Text excerpt -
########
Photo Gallery: Syrian Artists Take Refuge in Lebanon
Syrian Refugees Making Sense of War through Art
To visitors, this refuge for young Syrians fleeing the conflict in their homeland might look more like a ski lodge, or maybe student housing.
Couches surround a fireplace at one end of the long, stone structure -- a 200-year-old former stable with arched windows and doors. At the other end, there is an open-plan kitchen with stainless steel counters. In between, the floor is covered with detritus left by former and current residents, including discarded clothing and dirty dishes. A fluffy white dog called Chico roams around looking for scraps.
Like many of the places where Syrian refugees have sought safety in Lebanon , this site is a short drive out of the capital, Beirut. But the Art Residence Aley is not a typical refugee camp.
Sally Samaan, an artist from Hama, sits by the fireside carving a wood print. She is among a number of young Syrians who have come here since last October when the facility opened, offering a place where they can escape the conflict and continue creating art.
########
Recorded data -

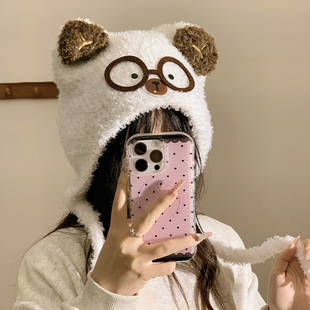 原创新款 呆萌学生防冻百搭毛线帽 可爱小熊保暖护耳针织帽女冬季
########
Task list -
(1) According to the article on Syrian artists, how old is the former stable that houses the refuge?
(2) Reproduce the passage of the article on Syrian artists from "Like many of" up to and including "typical refugee camp.".

Answers to the exercises -
(1) It is 200 years old.

(2)
Like many of the places where Syrian refugees have sought safety in Lebanon , this site is a short drive out of the capital, Beirut. But the Art Residence Aley is not a typical refugee camp.